By Lata Jha:Â
If not totally disgusting, I think it would be safe to say that the youth today find politics extremely tiresome. Political apathy characteristic of our times stems not being witness to countless tenures known only for fake promises and unfulfilled dreams, to the extent that it has become a joke.
From having watched self-absorbed people take centre stage to give a performance the fact that a lot of us don’t see a future at all for this country anymore.
An average minister today is 65-year-old. A 25-year-old doesn’t just feel a lack of connect, but complete absurdity in most things he says or does. The foggy head probably doesn’t know his times, or the issues of his times. He’s chosen to hobnob the spotlight years after he should’ve made a graceful exit. The relatively young in the Parliament make up an embarrassing fraction. It seems as if ours is a country run only for those who witnessed partition.
The 25-year-old also doesn’t see why someone born with the golden spoon who has never had to think about looking for a job should be talking of unemployment, or hunger or per capita income. He’s never had to go through the grind. Which degree or lineage in the world gives him the right to formulate policies for people whose lives he knows nothing of? For that matter, how seriously can we take a woman who walks around with half a dozen bodyguards and talks of a rape victim who was forced to take a bus at night after waiting for an auto for hours?
They have nothing to do with us. They hardly even get us. But what saddens each one of us is that the sense of alienation and disconnect has led to absolute disillusionment among the brightest of us. A democracy can’t really function this way. It needs its people to wake up, not give up. We’ve already faced the worst of dictatorship, corruption and deprivation. We can’t take worse apathy now.
Issues that bother us, which we feel strongly about should be addressed, not scoffed at.
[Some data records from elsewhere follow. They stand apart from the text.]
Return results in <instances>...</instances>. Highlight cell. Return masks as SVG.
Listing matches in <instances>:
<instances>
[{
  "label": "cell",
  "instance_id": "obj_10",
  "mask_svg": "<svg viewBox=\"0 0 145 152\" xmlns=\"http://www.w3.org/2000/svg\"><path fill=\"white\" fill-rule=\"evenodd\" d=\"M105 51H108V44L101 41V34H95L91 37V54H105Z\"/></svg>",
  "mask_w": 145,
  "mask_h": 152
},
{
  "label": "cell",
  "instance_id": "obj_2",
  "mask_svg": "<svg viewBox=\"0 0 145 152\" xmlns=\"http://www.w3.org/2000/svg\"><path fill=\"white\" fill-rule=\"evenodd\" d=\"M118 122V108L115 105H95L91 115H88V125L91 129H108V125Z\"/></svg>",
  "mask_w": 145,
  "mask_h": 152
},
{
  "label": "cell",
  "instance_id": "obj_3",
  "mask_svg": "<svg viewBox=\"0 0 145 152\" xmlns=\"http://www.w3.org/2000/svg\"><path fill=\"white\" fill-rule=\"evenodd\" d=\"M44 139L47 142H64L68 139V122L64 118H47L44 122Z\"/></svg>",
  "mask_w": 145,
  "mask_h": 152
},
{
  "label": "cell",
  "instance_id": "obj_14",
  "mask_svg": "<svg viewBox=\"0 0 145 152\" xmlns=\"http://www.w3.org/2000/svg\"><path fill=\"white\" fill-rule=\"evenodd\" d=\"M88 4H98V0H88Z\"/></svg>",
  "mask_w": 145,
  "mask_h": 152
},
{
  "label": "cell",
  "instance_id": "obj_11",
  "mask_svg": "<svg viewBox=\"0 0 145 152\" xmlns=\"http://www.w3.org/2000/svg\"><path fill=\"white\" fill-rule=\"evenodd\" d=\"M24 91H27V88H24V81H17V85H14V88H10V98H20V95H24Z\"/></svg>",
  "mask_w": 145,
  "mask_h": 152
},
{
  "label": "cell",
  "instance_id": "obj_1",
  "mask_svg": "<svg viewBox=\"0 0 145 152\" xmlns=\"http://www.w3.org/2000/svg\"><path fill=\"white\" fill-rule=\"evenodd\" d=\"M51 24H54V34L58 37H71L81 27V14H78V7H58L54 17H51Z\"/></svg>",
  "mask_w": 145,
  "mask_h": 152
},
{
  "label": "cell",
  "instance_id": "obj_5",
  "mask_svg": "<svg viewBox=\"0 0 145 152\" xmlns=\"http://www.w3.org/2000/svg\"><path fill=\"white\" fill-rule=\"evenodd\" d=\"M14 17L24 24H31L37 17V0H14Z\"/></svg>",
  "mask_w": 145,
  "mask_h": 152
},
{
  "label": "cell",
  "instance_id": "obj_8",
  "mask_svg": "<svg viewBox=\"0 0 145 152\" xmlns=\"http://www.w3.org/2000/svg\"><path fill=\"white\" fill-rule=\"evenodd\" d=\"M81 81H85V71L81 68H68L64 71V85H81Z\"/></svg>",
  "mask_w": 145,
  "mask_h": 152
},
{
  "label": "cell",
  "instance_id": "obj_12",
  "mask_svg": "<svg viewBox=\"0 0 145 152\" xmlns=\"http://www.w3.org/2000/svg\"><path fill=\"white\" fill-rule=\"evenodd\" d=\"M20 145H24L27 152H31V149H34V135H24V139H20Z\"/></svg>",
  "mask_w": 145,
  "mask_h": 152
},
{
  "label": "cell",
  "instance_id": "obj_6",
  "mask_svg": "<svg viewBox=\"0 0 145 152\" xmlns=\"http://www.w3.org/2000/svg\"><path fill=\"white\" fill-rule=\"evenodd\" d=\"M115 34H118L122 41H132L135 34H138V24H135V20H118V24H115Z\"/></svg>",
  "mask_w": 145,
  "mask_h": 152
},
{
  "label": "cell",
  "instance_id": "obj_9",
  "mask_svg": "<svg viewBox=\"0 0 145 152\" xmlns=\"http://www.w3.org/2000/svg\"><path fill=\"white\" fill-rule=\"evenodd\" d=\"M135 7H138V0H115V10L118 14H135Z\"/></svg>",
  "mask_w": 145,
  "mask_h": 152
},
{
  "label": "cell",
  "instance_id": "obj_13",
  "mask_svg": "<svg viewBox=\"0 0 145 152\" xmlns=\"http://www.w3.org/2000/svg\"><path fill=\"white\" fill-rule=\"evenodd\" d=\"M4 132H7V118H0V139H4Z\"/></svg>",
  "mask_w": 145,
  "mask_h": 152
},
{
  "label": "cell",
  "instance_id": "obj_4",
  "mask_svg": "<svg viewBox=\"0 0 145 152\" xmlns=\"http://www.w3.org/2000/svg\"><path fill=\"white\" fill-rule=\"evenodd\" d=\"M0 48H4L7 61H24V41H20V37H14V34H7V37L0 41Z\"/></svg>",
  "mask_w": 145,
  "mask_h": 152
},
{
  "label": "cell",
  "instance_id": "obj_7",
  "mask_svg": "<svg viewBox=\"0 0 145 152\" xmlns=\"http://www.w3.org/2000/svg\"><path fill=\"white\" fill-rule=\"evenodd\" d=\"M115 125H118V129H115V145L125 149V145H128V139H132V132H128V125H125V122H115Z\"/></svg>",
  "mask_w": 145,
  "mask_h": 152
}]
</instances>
Also, political apathy need not be redressed by directly forming a party or wearing the khadi kurta. That is not everybody’s cup of tea, but raising one’s voice is; being active and conscious is. We just need to redefine our notions of political participation. We need to realise how much our voice and initiative matter. We can’t change the country, but we can let people know how much scope there is for change, why and how.
It was one young man who unleashed the first revolt of independence against the British Raj. He didn’t quite get all he wanted, but did create a desired impact. Maybe it is time for another round of revolutionary activism, for people to realise that taking all of it in your stride is not the key to change.